Monday, 14 March 2011

Communism with robots

One pithy criticism of the RBE is that it's communism with robots. Here we're supposed to take communism to be wrong/bad, and because the RBE shares one or more attributes with communism, it must also be wrong/bad.  I hope you can already see what a cheap shot it is just to stick a label on something and assume that can take the place of a proper logical critique of it.

Nevertheless, I want to examine what the RBE does have in common with communism and see what if anything is wrong with that / those attribute(s).  The RBE says that the planet's resources should be declared the common heritage of all humans living on the planet (or words to that effect). Everything belongs to everybody. This doesn't sit well with the argument that someone has worked hard etc, to get what they've got and why should they give it away.

First, does everyone get a share of the planet's resources based on how hard they work? I think the answer is obviously not. Let's compare:

(a) a super rich person who has everything s/he needs and probably everything s/he wants (such that money can buy). S/he may be highly skilled at gambling his/her spare money in the financial markets and coming out with more money.

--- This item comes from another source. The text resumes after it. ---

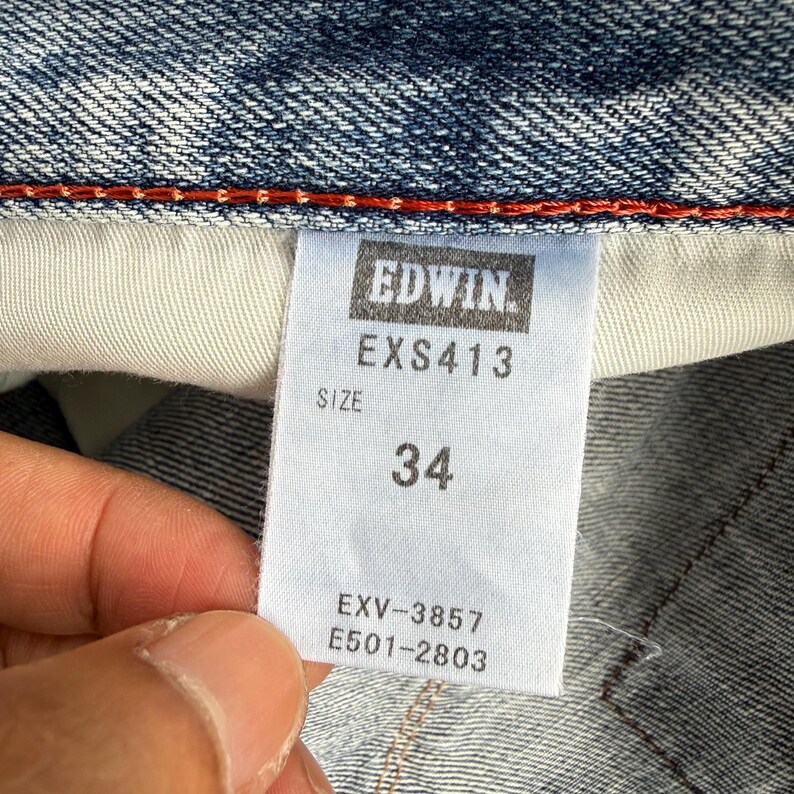 May include: Close-up of a denim garment tag with the brand name "EDWIN" in a rectangular box. The tag displays "EXS413" and the size "34". Additional codes "EXV-3857" and "E501-2803" are also visible.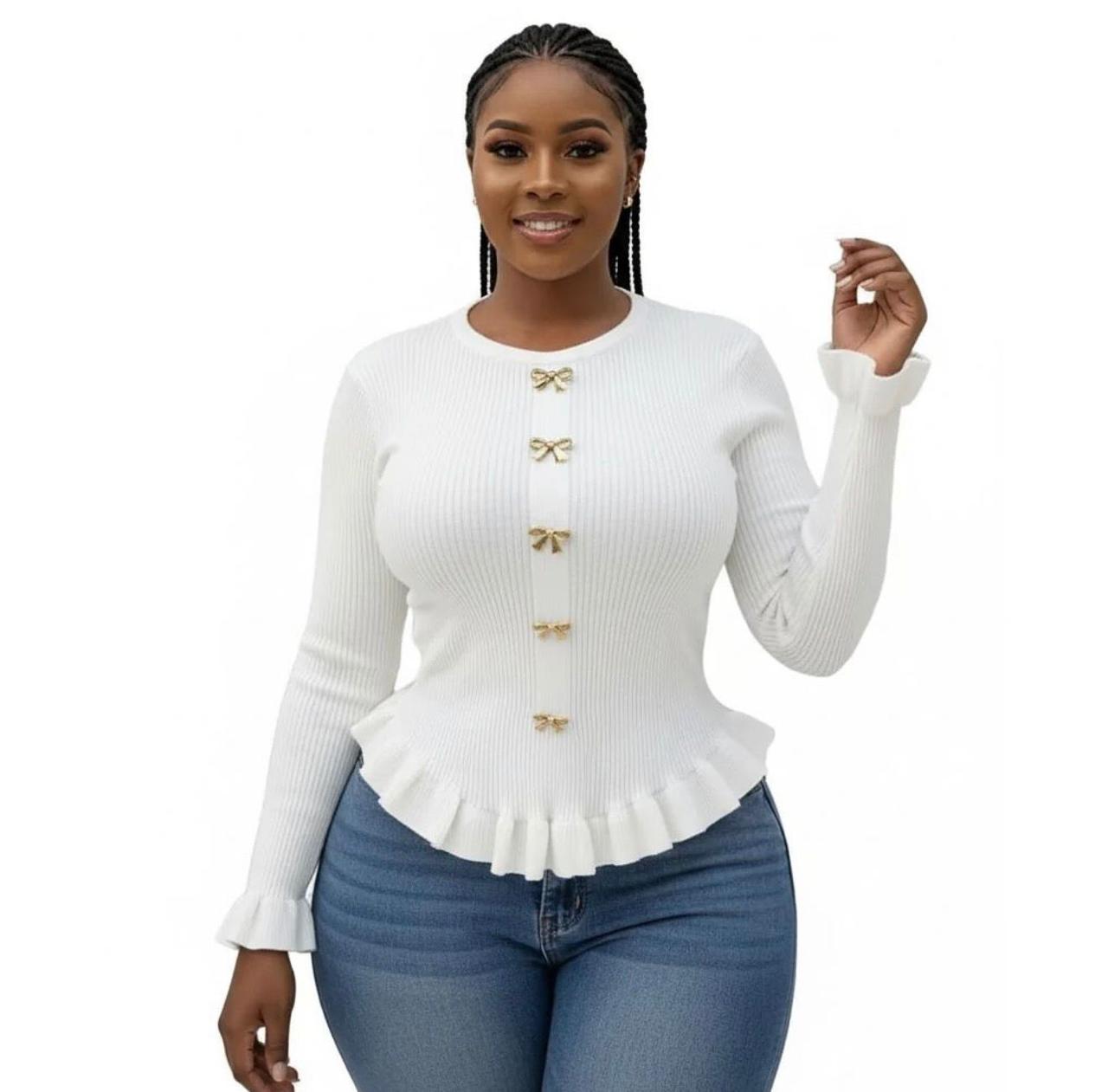 A knitted cardigan or sweater top characterized by its prominent silver/gold-tone heart-shaped buttons and has a slightly cropped length with long, voluminous balloon sleeves that end in ribbed cuffs.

(b) Someone in a third world country working in a sweat shop for not enough money to acquire the basics of life, or perhaps someone who has to walk miles each day just to get water.

Whilst there maybe a correlation between how hard someone has worked and what they've got, it is plain that there is not a single baseline from which everyone started. If there were, maybe the work more, have more model would stand up.

For an extreme example, let's also look at a burglar. S/he 'works' nights (unsocial hours), and is highly skilled in a stress filled "job". So, s/he's worked hard to get what s/he's got, and why should s/he give it away?

We have to examine what the work that's being done is. The work in example (a) is not socially constructive. The extra money that (a) gets must either be taken from someone else, or created out of thin air. In example (b) we see work that is technically unnecessary. Clearly it is technically possible to pipe water to all otherwise habitable places and the use of sweat shops reduces humans to below the rank of machines. They have to do the work more cheaply than it can be done by a machine, otherwise it would be done by a machine.

What work is the burglar doing? He (let's assume it's he), is presumably forcing entry into someone's home, causing damage that will need repairing. He may well make a mess looking for valuables, creating work tidying it up. He also creates work for the police investigating the burglary, and for the insurance company who will pay out to reimburse the burgled householder. Here we see how the notion of private ownership creates work for the people who secure it (locks, alarms, etc), those who insure it, those who try to acquire it (burglars) and those who try to stop them (police). In short there is a whole industry around getting and hanging onto stuff.

In my ramblings, I haven't yet made any ethical point about innate equality or birthright to a fair share of the planet's resources.

What benefit does someone directly derive from ownership of something to the exclusion of others? It is clear what disbenefits it has - they must secure it, insure it, and pay taxes to have a police force to enforce the ownership system. If someone steals your car, the most immediate problem for you is that you lose the utility that the car brings, but if someone steals your jewellery, what have you actually lost? There's no real utility in it. OK you've lost the money you spent on it, but that money is only as good as the utility it brings you.


The underlying psychology in possessing things is the mentality of scarcity - there isn't enough to go round so I have to grab what I want and stop other people from getting it. But let's look at cars again. At any one time, most of them are parked, bringing no utility to anyone. Some of them are not yet owned by anyone. There plainly is no scarcity of cars (in the developed world) - in fact the opposite is true in many places, in that owners have to pay money to park their cars.

Thus we have a whole industry of traffic wardens, parking tickets, appeals tribunals, parking meters, car alarms, car repairs, garages, garage alarms, car insurance, and so on, all to achieve the aim of a car owner having exclusive rights to using a car that for most of the time s/he doesn't need or want to use.

So here we have something that's not scarce, but that is treated as though it is, and that generates work managing the "scarcity". What is going on? Why are we pretending something is scarce when it isn't? In worse cases, we make something actually scarce even though it doesn't have to be - for example paying farmers not to grow food (set aside). Do we have some deep-seated desire to have something that someone else does not have, even to the extent that we will actually make an effort to ensure there isn't enough to go round, or is this a genuine fear of scarcity, an over-developed survival instinct?

It's undeniably true that the planet's resources are finite, and therefore it is logically true that there could be some things that are genuinely scarce. Surely this must be where our attention should be focussed, and not on creating scarcity, or pretending there's scarcity where there isn't? Isn't this just logic rather than communism?